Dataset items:

—————

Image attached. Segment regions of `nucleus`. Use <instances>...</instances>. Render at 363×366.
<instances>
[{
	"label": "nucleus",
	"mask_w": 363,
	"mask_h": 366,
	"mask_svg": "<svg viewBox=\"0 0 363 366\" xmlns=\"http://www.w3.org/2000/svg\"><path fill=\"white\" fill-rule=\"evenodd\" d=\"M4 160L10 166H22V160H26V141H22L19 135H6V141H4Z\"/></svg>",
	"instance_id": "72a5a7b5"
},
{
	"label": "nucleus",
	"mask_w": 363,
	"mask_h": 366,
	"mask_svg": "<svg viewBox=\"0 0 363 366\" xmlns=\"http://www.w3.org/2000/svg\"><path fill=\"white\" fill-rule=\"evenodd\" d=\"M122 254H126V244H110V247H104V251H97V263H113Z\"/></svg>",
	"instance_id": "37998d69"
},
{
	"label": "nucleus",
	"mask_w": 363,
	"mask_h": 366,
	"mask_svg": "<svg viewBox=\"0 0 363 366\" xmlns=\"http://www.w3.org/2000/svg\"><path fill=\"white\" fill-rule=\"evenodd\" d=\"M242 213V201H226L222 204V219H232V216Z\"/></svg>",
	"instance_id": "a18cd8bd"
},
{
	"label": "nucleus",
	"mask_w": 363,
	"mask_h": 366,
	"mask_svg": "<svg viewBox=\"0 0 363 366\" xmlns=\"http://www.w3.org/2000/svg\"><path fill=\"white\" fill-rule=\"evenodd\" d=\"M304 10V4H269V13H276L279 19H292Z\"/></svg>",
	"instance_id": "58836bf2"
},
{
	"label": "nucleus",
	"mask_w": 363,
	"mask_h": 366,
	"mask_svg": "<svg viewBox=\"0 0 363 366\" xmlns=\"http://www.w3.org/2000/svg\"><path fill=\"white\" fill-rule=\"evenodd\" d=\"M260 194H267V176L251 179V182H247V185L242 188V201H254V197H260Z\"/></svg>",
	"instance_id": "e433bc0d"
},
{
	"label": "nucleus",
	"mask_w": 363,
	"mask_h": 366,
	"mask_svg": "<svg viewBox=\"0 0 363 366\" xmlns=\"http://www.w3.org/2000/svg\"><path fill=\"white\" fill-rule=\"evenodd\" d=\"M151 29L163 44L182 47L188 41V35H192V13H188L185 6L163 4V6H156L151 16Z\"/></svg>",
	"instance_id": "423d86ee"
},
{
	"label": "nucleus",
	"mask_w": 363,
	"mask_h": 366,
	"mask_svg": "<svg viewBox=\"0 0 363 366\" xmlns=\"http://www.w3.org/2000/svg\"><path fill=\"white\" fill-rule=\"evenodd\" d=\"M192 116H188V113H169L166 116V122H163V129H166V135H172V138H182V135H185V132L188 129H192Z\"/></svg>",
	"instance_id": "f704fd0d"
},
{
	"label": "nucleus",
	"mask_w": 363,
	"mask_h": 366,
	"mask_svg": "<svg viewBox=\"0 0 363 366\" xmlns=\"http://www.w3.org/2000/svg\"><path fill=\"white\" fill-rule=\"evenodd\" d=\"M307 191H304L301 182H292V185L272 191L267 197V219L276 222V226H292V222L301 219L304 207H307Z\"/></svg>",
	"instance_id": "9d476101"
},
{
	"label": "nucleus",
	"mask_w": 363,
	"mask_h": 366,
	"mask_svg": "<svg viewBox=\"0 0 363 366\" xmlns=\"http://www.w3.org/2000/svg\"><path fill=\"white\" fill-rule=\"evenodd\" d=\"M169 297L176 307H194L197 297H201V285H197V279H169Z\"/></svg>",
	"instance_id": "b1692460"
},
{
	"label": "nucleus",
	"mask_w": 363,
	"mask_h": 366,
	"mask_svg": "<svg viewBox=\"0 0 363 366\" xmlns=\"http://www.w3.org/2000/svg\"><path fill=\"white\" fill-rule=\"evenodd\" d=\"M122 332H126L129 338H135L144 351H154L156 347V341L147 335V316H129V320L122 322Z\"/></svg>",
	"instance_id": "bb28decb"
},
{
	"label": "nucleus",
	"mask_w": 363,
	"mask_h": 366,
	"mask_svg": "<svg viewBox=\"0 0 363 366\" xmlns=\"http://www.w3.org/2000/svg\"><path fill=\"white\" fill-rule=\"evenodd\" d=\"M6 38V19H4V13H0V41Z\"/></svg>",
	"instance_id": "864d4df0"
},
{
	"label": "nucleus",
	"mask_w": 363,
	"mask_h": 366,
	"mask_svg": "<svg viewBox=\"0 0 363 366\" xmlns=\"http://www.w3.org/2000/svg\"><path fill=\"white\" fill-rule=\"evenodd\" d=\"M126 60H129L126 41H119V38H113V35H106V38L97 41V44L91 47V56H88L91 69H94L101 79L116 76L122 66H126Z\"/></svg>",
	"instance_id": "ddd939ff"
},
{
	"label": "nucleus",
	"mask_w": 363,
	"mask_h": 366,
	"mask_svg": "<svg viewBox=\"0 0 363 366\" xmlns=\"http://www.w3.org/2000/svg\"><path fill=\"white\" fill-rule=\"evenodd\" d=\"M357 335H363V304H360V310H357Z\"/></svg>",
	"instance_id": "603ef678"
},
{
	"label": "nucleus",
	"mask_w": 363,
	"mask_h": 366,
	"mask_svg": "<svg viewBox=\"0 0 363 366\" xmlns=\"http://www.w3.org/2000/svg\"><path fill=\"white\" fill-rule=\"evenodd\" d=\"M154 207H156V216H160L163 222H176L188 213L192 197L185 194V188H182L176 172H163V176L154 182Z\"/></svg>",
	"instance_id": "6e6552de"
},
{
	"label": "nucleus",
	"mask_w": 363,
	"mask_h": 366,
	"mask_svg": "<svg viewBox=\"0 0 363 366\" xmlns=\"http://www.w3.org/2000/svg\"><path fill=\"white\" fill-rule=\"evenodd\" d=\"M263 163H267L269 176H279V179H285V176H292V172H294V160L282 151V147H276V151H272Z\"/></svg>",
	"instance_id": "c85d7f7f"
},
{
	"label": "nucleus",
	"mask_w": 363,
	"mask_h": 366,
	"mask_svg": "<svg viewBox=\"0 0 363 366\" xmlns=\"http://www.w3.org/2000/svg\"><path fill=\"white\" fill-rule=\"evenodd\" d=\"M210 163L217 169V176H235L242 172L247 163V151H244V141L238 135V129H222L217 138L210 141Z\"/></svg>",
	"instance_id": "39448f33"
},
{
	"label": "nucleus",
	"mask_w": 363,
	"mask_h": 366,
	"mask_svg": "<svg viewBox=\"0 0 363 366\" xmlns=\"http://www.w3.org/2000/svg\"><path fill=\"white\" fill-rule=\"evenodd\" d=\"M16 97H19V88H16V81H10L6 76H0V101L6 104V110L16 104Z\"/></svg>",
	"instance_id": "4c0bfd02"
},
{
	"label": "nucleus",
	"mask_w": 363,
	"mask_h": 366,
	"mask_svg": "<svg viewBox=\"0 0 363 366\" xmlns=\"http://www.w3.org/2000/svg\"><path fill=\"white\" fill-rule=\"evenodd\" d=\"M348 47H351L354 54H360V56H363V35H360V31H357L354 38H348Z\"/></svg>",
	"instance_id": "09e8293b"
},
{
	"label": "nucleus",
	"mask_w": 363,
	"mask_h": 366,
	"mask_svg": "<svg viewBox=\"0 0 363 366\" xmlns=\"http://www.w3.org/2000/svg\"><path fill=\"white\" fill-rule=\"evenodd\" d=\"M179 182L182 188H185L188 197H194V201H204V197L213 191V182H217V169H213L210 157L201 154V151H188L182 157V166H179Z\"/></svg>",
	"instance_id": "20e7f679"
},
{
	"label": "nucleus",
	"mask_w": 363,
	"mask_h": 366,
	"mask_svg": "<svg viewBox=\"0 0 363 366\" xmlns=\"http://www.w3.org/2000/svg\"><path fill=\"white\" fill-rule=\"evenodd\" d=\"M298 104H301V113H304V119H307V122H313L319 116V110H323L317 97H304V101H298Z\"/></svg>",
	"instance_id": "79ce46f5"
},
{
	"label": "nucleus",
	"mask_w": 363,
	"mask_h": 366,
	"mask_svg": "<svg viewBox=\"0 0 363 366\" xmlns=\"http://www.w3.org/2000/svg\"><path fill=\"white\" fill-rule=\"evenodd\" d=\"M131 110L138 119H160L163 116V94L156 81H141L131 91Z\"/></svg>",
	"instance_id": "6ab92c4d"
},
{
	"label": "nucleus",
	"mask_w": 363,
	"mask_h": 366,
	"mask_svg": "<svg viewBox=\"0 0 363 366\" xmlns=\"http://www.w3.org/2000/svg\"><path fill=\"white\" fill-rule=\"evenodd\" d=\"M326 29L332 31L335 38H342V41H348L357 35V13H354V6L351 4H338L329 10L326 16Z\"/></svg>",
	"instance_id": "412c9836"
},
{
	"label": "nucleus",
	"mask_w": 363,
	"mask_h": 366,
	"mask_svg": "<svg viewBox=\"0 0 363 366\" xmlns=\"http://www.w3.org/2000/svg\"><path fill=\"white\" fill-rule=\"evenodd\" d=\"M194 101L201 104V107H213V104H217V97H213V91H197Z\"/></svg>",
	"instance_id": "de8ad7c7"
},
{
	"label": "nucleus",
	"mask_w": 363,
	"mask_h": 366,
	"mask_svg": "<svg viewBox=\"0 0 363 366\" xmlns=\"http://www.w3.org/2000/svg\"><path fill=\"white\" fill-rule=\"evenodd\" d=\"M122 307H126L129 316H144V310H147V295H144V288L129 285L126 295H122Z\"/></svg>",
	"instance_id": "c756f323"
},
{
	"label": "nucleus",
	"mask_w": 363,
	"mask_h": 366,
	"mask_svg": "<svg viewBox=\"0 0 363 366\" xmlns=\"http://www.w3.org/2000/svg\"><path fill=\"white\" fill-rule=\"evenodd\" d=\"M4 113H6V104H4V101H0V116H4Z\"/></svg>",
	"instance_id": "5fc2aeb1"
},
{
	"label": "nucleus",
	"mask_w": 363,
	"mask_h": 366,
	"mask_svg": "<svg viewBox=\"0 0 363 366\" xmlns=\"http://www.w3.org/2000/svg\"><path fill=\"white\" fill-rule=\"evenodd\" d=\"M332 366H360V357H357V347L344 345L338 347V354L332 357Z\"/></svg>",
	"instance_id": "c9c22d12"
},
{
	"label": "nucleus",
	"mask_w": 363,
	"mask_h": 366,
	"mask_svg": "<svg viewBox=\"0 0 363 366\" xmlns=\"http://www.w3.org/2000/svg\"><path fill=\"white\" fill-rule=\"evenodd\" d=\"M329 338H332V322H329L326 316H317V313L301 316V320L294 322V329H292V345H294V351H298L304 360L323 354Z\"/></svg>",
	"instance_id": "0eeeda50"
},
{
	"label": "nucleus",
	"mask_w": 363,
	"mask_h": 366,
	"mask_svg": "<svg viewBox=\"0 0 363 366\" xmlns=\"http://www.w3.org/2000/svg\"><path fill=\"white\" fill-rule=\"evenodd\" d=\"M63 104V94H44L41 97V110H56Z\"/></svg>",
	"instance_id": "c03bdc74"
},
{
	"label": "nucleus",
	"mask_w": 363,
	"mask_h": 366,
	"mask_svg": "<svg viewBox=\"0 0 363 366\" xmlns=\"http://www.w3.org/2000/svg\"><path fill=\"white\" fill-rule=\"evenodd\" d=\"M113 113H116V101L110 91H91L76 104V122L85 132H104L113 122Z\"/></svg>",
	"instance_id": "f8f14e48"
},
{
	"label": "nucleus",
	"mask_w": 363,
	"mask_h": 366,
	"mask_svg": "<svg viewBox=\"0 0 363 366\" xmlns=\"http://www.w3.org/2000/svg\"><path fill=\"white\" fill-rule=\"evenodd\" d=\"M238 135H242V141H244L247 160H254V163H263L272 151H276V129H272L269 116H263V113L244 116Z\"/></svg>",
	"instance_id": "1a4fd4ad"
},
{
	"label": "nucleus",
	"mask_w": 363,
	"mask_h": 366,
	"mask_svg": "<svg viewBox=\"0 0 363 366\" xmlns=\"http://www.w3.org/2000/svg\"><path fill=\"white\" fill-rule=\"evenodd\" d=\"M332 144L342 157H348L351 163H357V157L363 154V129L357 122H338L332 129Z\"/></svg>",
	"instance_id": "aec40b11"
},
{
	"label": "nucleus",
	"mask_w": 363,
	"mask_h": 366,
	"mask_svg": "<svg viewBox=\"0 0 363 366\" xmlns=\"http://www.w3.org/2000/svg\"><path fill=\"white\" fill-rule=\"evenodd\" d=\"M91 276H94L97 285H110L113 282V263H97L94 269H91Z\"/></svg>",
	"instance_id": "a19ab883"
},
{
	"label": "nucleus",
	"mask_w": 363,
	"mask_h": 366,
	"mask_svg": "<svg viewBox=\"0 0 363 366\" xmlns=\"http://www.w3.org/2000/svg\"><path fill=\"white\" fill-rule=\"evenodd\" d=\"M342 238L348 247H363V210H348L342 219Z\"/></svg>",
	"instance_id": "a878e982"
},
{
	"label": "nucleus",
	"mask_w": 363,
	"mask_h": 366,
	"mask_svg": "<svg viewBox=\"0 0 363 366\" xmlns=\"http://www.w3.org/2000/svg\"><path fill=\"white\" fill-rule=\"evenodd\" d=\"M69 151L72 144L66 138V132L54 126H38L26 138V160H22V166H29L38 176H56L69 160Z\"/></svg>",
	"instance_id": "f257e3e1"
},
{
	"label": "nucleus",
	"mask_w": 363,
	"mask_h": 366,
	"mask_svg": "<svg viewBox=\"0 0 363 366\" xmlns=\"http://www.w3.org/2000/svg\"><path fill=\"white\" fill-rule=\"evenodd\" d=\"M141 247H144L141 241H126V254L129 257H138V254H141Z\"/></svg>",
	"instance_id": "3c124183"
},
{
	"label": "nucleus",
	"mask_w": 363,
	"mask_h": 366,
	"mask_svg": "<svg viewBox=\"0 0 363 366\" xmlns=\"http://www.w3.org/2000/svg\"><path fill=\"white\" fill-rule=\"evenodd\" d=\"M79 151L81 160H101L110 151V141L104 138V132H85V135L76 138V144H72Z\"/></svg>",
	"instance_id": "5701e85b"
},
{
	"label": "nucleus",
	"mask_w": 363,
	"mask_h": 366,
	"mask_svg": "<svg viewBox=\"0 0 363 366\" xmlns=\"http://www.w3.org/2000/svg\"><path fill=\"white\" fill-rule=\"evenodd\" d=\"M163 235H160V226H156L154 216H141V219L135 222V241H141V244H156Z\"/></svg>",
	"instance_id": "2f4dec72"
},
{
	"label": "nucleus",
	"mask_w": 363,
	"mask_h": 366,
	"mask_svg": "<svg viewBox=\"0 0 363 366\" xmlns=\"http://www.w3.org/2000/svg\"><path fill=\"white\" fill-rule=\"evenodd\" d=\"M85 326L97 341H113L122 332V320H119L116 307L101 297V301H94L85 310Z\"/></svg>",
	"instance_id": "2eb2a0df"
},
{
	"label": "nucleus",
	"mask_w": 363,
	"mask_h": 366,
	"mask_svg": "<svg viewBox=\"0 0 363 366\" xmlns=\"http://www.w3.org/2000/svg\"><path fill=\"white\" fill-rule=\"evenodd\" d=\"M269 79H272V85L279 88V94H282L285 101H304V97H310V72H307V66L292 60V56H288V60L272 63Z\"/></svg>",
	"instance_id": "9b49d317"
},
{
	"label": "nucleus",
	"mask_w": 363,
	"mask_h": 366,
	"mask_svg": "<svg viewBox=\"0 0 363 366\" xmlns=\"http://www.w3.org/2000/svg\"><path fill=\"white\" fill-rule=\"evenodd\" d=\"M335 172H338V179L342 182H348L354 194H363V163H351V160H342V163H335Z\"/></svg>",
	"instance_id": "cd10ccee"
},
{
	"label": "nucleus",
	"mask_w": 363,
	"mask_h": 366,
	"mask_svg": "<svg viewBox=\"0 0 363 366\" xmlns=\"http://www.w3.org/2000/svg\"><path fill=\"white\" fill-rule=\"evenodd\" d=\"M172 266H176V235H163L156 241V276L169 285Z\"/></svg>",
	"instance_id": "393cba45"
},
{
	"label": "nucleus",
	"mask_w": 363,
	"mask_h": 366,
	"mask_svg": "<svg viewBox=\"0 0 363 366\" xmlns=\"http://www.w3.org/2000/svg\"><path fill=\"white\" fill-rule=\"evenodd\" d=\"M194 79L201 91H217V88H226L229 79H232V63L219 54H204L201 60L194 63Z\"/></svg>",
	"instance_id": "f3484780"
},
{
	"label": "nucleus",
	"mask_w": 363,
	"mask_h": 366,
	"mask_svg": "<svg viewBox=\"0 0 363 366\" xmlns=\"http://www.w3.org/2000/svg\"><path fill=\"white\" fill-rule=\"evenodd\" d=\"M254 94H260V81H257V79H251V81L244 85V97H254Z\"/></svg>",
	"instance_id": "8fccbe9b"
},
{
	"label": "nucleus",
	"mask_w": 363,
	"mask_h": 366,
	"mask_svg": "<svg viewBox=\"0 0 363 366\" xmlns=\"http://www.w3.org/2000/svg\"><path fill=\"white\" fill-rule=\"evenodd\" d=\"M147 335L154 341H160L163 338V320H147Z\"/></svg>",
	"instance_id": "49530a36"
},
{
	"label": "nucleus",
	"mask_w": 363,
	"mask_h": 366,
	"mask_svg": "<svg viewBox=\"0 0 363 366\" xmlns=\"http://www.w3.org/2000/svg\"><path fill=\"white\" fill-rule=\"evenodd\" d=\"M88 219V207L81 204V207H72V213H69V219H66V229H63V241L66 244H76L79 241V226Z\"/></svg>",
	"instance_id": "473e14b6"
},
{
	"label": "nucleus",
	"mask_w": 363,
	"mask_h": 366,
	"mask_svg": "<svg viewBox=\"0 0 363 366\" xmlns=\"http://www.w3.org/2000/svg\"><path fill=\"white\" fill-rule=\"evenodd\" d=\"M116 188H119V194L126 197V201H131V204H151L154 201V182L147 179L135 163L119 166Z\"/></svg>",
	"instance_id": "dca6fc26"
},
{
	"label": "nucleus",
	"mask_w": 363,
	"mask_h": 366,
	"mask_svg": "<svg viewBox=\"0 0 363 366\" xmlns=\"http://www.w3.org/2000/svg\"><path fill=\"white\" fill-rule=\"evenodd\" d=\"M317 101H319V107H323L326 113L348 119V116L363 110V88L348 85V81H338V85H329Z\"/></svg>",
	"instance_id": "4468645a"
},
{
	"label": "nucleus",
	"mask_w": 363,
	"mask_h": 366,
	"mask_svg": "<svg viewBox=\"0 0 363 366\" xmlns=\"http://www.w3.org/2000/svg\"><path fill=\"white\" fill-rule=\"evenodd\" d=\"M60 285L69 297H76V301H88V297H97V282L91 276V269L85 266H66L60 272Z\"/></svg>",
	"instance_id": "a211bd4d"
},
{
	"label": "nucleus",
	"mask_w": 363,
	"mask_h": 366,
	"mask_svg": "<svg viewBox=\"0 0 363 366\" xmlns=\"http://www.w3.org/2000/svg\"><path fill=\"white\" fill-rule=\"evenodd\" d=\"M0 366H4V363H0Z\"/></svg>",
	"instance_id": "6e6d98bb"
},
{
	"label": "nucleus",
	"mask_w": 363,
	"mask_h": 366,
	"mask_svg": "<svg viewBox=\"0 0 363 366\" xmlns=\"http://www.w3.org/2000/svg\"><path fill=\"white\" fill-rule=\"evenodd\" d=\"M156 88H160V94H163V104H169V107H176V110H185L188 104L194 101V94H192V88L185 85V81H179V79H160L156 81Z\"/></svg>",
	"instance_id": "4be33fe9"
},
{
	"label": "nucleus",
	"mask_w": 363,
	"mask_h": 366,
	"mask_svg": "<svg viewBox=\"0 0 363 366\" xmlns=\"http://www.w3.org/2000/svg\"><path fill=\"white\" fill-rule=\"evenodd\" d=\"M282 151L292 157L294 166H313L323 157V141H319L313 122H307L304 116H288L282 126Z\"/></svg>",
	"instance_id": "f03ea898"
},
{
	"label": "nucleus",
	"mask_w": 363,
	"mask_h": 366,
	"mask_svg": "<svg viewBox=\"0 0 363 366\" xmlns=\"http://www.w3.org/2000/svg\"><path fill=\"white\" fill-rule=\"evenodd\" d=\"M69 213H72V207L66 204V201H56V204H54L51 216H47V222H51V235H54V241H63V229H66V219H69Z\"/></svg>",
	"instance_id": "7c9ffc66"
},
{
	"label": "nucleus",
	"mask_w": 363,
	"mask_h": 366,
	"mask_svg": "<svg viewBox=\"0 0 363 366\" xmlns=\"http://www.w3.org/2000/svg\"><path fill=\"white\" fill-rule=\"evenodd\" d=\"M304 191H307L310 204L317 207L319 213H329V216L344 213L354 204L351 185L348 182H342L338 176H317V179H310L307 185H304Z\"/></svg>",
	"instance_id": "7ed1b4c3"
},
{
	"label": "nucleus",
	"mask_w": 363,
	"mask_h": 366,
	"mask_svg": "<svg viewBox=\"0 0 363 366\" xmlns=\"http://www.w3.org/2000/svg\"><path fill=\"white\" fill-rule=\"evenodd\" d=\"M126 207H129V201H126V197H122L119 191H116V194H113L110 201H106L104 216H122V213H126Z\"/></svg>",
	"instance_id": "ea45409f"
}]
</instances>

—————

Written instruction: Gather every line in the rows above that contains the string "instances", and copy each one.

Problem solution:
Image attached. Segment regions of `nucleus`. Use <instances>...</instances>. Render at 363×366.
<instances>
</instances>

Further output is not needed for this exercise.